Well, the whole reason I ended up getting checked out was because I was there for a required physical for massage therapy school. I didn't even know anything was wrong with me. I mean sure, I was tired, my hair was shedding, and my skin was soooo dry and pale, oh and my left ear felt like it was plugged up or there was pressure but not annoying enough to do anything about it. Anyways, each symptom crept up one by one and I hadn't noticed that I was a walking textbook case! Anyways, my doctor felt a fullness on one side of my throat. She asked if I noticed that it seemed large. I hadn't. She wanted my TSH, T4 & T3 levels that day, and I came back a few days later for the sonogram. The sonogram showed cold nodules, and one side was deemed "suspicious." So, the FNA was my next step. I went to see the surgeon, and she did her own sonogram in her office. She could not a suspicious cold nodule to biopsy. She said the texture of my sonogram was very lumpy and bumpy and inflamed. And her diagnosis was Hashimoto's. Which...by that time I had already self-diagnosed myself- so it was a relief to hear her say that. Now, my doctor was unconventional because she didn't make the diagnosis solely on my lab results or the fine needle aspiration. Her recommendation was to recheck me in 6 months, and if my goiter has gotten any larger- to consider removing partial or all of the thyroid.
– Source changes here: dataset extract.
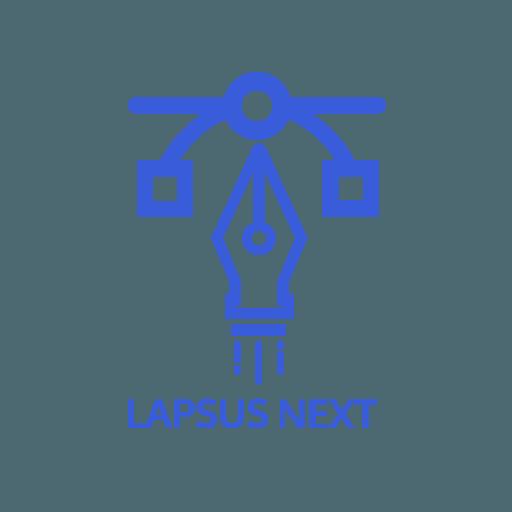 Lapsus Next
Now, I'm reading your post about your nodules not showing up on the sonogram. I am wondering if these nodules are hidden deep inside your thyroid gland. Or were even on the posterior side, and were not caught on the ultra sound. Perhaps you can request that the specialist do another sonogram & then you can discuss the FNA with him/her if they find nodules? Or, even discuss the uptake and scan results. Just voice your concern like you are with me. Neither of us wants to me a cancer victim! Although, I have heard many times that if you were to have cancer- that thyroid cancer is the best. It does not spread fast, and is usually contained in the thyroid alone.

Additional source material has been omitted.